▸ Your assignment:
Exactly the lines from the first line of the listing through the line containing "A: Canada jay (Perisoreus canadensis)." should appear in the output, unchanged.

▸ Information given:
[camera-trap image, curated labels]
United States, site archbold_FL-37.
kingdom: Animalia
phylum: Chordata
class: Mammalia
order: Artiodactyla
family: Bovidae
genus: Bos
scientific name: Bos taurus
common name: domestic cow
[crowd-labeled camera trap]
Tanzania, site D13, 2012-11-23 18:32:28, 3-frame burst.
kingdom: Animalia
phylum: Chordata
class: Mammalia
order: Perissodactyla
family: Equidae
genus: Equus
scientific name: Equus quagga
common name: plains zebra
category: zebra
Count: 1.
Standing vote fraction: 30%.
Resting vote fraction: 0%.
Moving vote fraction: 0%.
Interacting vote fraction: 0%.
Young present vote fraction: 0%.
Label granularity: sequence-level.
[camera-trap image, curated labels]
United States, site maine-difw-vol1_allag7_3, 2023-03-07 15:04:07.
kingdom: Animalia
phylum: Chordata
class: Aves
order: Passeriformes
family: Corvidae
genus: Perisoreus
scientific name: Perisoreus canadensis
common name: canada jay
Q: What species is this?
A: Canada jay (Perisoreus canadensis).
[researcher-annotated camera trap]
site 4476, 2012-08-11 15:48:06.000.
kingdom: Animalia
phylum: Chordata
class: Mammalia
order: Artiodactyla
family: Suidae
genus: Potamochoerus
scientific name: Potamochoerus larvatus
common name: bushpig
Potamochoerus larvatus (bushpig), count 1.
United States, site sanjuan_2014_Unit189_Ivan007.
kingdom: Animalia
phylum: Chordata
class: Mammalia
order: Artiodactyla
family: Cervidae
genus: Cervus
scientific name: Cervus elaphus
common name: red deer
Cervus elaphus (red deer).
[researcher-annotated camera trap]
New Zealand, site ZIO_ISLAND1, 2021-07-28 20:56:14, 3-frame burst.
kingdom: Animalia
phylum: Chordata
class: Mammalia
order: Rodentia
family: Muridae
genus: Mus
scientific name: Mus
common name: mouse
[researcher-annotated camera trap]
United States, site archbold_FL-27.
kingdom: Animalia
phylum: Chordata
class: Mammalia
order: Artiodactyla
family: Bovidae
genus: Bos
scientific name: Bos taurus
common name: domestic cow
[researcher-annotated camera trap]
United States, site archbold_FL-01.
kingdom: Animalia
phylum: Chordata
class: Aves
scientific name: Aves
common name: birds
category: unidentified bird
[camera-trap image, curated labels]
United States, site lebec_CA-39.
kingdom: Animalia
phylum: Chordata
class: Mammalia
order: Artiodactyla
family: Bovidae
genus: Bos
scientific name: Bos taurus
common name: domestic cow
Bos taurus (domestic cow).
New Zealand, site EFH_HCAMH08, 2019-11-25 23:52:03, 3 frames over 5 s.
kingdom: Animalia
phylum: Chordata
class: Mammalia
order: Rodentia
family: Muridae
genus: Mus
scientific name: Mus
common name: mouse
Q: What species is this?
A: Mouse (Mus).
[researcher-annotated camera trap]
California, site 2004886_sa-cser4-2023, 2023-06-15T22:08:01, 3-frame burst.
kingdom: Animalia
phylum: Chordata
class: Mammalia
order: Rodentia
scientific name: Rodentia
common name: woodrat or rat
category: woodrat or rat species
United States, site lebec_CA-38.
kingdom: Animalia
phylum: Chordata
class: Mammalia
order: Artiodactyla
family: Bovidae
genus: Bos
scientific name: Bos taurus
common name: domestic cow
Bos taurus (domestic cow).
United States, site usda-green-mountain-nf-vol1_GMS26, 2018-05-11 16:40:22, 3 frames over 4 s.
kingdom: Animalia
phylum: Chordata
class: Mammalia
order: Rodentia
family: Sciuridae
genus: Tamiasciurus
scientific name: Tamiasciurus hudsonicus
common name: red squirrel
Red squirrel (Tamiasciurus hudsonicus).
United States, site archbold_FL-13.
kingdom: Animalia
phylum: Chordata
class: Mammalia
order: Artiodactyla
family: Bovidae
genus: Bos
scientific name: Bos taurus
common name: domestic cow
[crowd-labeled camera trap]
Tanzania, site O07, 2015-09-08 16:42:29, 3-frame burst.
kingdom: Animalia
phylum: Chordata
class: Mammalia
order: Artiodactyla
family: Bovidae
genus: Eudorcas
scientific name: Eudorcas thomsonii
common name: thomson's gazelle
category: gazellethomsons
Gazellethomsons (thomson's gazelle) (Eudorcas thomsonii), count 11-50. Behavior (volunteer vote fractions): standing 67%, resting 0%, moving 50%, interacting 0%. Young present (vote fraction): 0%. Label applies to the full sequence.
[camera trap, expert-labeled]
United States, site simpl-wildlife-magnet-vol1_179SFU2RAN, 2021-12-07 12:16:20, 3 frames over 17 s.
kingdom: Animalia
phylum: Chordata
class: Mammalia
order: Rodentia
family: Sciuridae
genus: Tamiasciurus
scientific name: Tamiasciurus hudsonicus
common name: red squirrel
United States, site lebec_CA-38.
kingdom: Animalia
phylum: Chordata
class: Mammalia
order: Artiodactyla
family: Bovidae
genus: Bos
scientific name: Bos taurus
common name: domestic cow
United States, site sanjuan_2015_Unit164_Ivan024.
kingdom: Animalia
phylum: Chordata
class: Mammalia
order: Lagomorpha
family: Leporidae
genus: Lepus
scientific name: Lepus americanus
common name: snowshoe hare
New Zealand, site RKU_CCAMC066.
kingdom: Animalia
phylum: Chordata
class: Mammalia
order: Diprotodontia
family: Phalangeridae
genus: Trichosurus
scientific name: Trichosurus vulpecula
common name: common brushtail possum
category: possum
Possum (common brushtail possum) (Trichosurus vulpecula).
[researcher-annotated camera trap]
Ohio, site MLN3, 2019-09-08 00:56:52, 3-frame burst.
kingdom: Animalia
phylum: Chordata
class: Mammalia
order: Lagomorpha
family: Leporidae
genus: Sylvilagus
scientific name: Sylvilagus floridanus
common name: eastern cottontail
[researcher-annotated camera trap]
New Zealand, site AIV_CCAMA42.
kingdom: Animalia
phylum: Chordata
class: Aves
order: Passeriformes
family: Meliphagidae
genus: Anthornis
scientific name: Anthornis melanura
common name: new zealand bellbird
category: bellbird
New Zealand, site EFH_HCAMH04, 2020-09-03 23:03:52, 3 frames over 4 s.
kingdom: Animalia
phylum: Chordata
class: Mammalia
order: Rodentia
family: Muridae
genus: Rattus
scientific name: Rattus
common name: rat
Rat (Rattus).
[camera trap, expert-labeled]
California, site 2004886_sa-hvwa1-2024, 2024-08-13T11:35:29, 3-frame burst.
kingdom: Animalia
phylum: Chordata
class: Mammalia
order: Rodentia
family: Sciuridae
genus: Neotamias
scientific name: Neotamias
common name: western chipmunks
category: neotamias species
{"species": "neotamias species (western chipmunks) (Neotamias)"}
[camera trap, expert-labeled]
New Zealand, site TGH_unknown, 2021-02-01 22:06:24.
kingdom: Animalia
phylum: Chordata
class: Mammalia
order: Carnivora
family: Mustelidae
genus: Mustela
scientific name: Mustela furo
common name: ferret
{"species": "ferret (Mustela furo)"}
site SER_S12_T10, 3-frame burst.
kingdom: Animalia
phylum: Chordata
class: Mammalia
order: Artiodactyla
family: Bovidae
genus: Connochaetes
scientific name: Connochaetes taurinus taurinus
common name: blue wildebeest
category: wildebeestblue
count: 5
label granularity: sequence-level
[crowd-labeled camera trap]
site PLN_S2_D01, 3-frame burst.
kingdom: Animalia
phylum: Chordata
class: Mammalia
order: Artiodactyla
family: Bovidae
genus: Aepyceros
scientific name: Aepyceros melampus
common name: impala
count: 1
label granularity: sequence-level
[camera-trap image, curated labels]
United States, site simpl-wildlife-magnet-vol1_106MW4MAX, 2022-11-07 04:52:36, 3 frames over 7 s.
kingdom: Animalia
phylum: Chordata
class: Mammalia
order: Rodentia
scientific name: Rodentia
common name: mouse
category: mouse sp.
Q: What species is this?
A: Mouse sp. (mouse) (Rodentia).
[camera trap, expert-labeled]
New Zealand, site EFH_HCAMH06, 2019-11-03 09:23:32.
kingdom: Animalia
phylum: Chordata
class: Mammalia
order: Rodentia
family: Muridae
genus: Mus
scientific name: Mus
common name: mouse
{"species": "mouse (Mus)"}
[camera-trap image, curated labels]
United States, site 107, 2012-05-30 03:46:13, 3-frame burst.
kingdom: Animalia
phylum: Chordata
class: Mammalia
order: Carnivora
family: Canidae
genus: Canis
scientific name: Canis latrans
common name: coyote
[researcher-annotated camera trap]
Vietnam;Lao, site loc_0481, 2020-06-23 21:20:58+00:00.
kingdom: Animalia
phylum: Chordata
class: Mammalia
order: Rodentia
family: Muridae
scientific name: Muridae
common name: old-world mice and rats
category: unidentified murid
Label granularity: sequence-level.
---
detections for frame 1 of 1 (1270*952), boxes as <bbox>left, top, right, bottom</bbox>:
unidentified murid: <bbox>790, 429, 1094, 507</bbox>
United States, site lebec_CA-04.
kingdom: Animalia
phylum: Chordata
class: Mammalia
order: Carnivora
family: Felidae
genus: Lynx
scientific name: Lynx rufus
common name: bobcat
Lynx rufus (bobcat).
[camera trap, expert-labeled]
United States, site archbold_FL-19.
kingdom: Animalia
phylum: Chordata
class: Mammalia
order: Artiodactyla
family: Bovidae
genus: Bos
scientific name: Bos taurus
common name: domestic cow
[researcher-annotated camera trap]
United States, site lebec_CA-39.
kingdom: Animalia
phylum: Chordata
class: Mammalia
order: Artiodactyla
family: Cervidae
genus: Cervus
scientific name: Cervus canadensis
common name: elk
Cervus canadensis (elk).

▸ Reply:
[camera-trap image, curated labels]
United States, site archbold_FL-37.
kingdom: Animalia
phylum: Chordata
class: Mammalia
order: Artiodactyla
family: Bovidae
genus: Bos
scientific name: Bos taurus
common name: domestic cow
[crowd-labeled camera trap]
Tanzania, site D13, 2012-11-23 18:32:28, 3-frame burst.
kingdom: Animalia
phylum: Chordata
class: Mammalia
order: Perissodactyla
family: Equidae
genus: Equus
scientific name: Equus quagga
common name: plains zebra
category: zebra
Count: 1.
Standing vote fraction: 30%.
Resting vote fraction: 0%.
Moving vote fraction: 0%.
Interacting vote fraction: 0%.
Young present vote fraction: 0%.
Label granularity: sequence-level.
[camera-trap image, curated labels]
United States, site maine-difw-vol1_allag7_3, 2023-03-07 15:04:07.
kingdom: Animalia
phylum: Chordata
class: Aves
order: Passeriformes
family: Corvidae
genus: Perisoreus
scientific name: Perisoreus canadensis
common name: canada jay
Q: What species is this?
A: Canada jay (Perisoreus canadensis).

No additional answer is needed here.